**Work to be completed:** Across the entries below, the lines containing "this" should be counted and only their number returned.

**Entries supplied:**
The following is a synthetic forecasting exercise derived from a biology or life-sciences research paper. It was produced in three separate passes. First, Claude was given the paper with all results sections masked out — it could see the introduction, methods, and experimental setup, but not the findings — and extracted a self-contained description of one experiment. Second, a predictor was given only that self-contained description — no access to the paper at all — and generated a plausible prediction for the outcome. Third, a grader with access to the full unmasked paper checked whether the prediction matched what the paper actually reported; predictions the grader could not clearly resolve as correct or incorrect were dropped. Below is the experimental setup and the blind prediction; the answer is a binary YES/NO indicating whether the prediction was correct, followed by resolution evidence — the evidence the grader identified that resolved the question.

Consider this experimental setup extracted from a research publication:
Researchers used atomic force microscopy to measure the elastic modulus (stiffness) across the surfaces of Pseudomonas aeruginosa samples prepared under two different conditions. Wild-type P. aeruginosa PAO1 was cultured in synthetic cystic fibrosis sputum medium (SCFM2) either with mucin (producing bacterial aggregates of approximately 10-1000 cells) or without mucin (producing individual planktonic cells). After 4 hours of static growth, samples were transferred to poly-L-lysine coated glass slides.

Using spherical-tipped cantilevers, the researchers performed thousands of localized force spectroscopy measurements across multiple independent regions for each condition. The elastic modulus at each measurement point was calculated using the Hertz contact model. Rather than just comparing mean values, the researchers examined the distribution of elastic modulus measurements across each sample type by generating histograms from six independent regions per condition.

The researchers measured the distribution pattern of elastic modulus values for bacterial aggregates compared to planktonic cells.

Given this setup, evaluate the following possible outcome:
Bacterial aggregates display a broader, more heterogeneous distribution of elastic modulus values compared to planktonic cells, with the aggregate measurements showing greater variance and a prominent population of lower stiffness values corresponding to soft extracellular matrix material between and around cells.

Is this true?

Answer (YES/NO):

**Response to the task:** 3